Return every line of the records below verbatim, with no pictures in the copy.

***** Stored rows *****

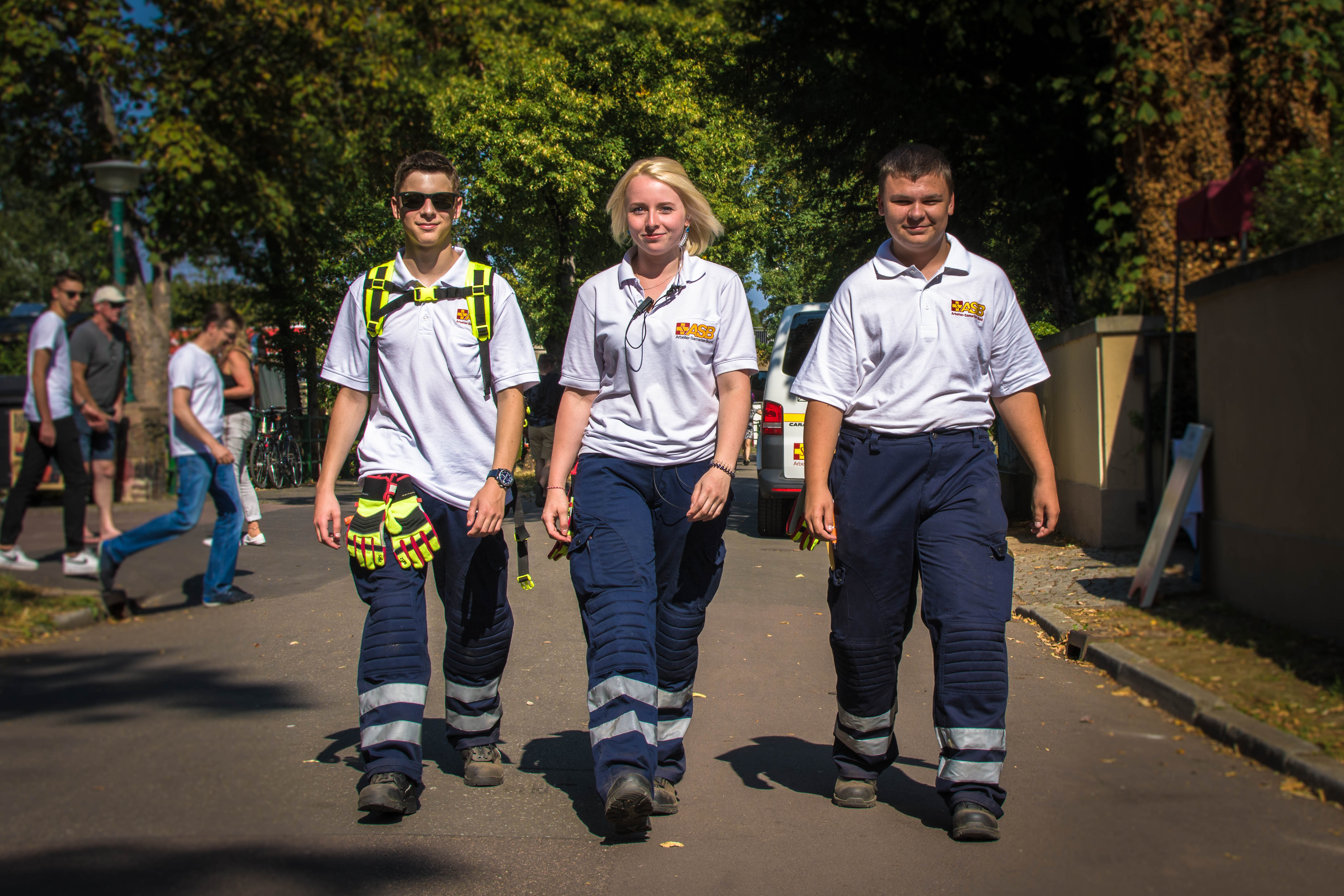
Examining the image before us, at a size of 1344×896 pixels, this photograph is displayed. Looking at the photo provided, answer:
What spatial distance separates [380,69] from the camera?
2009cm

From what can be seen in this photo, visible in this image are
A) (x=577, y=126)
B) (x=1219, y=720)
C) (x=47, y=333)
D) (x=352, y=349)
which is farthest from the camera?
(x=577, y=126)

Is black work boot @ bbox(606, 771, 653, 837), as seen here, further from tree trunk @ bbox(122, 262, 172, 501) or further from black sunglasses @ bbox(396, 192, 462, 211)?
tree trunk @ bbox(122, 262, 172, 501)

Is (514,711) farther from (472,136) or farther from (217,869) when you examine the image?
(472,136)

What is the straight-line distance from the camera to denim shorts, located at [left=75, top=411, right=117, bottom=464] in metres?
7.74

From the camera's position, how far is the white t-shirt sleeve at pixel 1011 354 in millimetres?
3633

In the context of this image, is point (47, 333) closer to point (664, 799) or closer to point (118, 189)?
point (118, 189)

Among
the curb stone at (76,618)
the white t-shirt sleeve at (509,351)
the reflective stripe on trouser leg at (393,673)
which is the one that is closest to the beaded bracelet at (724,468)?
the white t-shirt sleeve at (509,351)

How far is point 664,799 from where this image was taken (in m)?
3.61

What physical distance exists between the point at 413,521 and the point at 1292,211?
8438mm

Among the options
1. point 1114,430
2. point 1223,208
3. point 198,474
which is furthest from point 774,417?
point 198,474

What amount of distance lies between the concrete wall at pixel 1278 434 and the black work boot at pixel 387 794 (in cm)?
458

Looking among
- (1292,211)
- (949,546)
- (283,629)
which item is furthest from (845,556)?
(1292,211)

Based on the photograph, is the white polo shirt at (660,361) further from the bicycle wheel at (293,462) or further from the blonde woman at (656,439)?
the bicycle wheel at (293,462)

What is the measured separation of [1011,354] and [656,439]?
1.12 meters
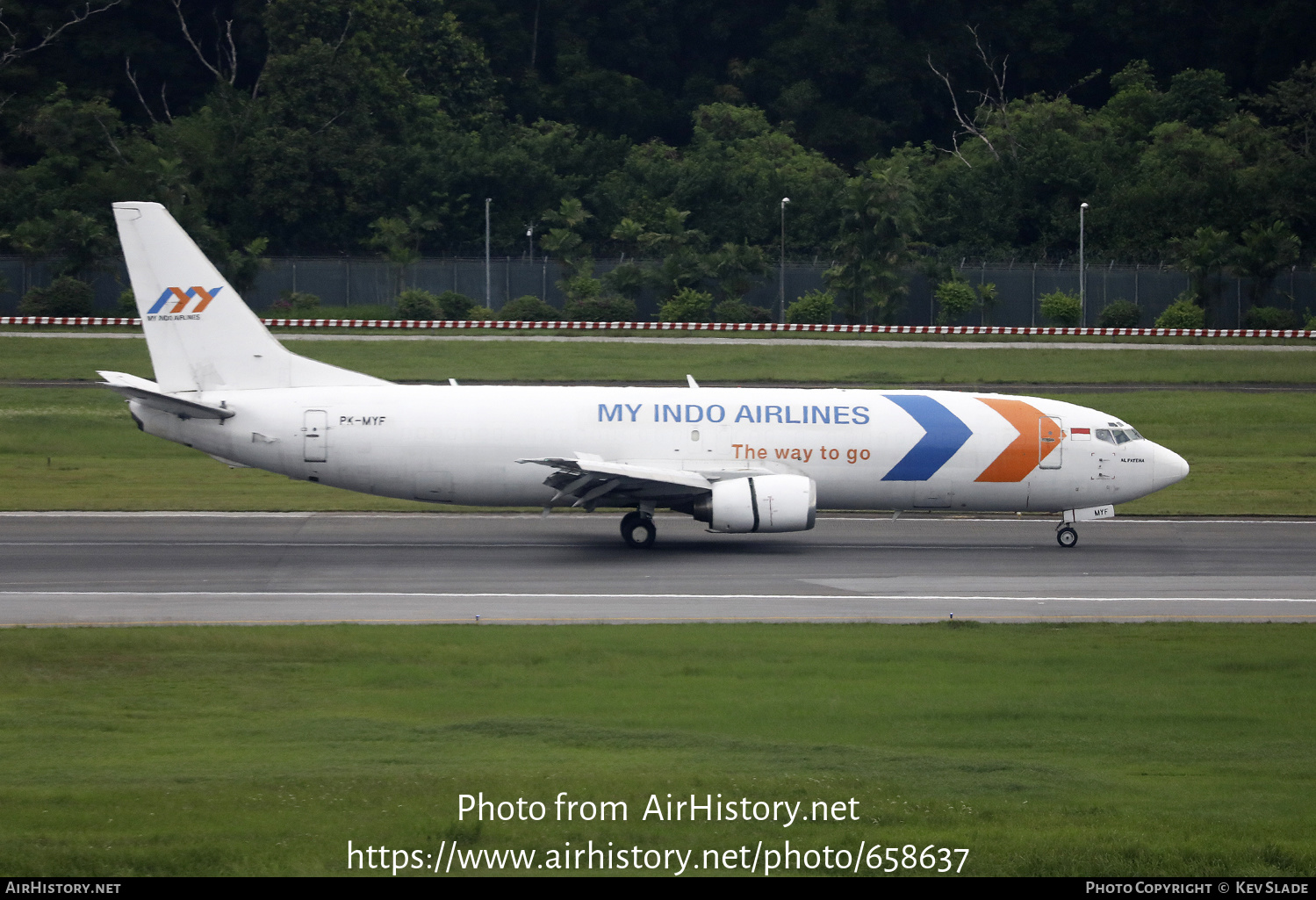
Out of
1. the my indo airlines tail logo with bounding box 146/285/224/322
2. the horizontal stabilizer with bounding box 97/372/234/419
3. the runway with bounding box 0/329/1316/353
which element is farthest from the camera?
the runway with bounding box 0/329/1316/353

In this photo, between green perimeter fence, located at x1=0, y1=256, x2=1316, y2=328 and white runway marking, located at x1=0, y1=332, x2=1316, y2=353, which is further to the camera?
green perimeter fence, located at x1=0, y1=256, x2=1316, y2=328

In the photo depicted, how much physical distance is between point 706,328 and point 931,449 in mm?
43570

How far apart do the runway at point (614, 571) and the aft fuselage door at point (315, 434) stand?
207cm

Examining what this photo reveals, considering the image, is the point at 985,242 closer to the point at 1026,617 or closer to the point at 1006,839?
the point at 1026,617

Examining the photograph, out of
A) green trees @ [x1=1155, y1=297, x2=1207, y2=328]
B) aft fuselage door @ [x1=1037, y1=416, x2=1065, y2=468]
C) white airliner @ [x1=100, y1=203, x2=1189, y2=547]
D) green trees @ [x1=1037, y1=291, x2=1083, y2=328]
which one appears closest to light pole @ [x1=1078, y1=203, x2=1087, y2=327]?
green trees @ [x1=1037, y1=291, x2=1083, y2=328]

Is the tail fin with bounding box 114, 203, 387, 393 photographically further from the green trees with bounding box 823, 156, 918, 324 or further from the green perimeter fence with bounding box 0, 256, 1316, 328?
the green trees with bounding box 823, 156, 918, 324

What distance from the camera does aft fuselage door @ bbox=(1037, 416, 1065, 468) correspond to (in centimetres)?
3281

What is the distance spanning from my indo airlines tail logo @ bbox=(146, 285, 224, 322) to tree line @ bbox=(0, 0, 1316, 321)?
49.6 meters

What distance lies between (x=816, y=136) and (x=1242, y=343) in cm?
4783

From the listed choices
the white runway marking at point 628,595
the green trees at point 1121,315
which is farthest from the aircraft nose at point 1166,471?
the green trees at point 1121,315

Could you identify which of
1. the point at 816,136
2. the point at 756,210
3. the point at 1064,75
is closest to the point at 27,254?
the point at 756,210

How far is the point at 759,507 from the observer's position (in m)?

*****

Output of the exercise:
Examining the image before us, at a size of 1344×896 pixels, this photograph is displayed. Looking at the photo provided, answer:
What spatial distance separates [380,69] from the camera?
2009cm

From what can be seen in this photo, visible in this image are
A) (x=577, y=126)
B) (x=1219, y=720)
C) (x=47, y=333)
D) (x=352, y=349)
which is farthest from the camera?
(x=577, y=126)

Is black work boot @ bbox(606, 771, 653, 837), as seen here, further from tree trunk @ bbox(122, 262, 172, 501) or further from black sunglasses @ bbox(396, 192, 462, 211)?
tree trunk @ bbox(122, 262, 172, 501)

Is (514,711) farther from (472,136) or farther from (217,869) when you examine the image?
(472,136)

What is the straight-line distance from the camera to denim shorts, located at [left=75, top=411, right=117, bottom=464] in metres?
7.74

From the camera's position, how far is the white t-shirt sleeve at pixel 1011 354 in millimetres?
3633

In the context of this image, is point (47, 333) closer to point (664, 799) or closer to point (118, 189)?
point (118, 189)

Among
the curb stone at (76,618)
the white t-shirt sleeve at (509,351)
the reflective stripe on trouser leg at (393,673)
which is the one that is closest to the beaded bracelet at (724,468)?
the white t-shirt sleeve at (509,351)

How far is point 664,799 from where this image was taken (in m)?
3.61

What physical distance exists between the point at 413,521 and the point at 1292,211?
8438mm

Among the options
1. point 1114,430
2. point 1223,208
3. point 198,474
which is furthest from point 774,417?
point 198,474

What amount of distance lies between the concrete wall at pixel 1278 434 and the black work boot at pixel 387 794 (in cm)?
458

Looking among
- (1292,211)
- (949,546)
- (283,629)
which item is furthest from (845,556)?
(1292,211)

Based on the photograph, is the white polo shirt at (660,361) further from the bicycle wheel at (293,462) or further from the blonde woman at (656,439)?
the bicycle wheel at (293,462)

What is the measured separation of [1011,354] and [656,439]?
1.12 meters
Out of
1. the my indo airlines tail logo with bounding box 146/285/224/322
2. the horizontal stabilizer with bounding box 97/372/234/419
3. the runway with bounding box 0/329/1316/353
which element is farthest from the camera?
the runway with bounding box 0/329/1316/353

In this photo, between green perimeter fence, located at x1=0, y1=256, x2=1316, y2=328 and white runway marking, located at x1=0, y1=332, x2=1316, y2=353, which is further to the camera?
green perimeter fence, located at x1=0, y1=256, x2=1316, y2=328

In the photo depicted, how much physical distance is between point 706,328 and point 931,449 in mm?
43570

How far apart do the runway at point (614, 571) and the aft fuselage door at point (315, 434) stand?
207cm

Examining what this photo reveals, considering the image, is the point at 985,242 closer to the point at 1026,617 or closer to the point at 1006,839?
the point at 1026,617

Examining the photograph, out of
A) green trees @ [x1=1155, y1=297, x2=1207, y2=328]
B) aft fuselage door @ [x1=1037, y1=416, x2=1065, y2=468]
C) white airliner @ [x1=100, y1=203, x2=1189, y2=547]
D) green trees @ [x1=1037, y1=291, x2=1083, y2=328]
which one appears closest to light pole @ [x1=1078, y1=203, x2=1087, y2=327]?
green trees @ [x1=1037, y1=291, x2=1083, y2=328]

Is the tail fin with bounding box 114, 203, 387, 393 photographically further from the green trees with bounding box 823, 156, 918, 324 or further from the green perimeter fence with bounding box 0, 256, 1316, 328?
the green trees with bounding box 823, 156, 918, 324

What distance from the camera does aft fuselage door @ bbox=(1037, 416, 1065, 468) correspond to (in centimetres)?
3281

What is the distance spanning from my indo airlines tail logo @ bbox=(146, 285, 224, 322) to tree line @ bbox=(0, 0, 1316, 321)?
49.6 meters

What distance lies between (x=816, y=136) and (x=1242, y=343) in cm?
4783

From the listed choices
the white runway marking at point 628,595
the green trees at point 1121,315
which is farthest from the aircraft nose at point 1166,471?
the green trees at point 1121,315

Could you identify which of
1. the point at 816,136
2. the point at 756,210
3. the point at 1064,75
is closest to the point at 27,254?
the point at 756,210

How far is the point at 759,507 from the observer's position (in m)?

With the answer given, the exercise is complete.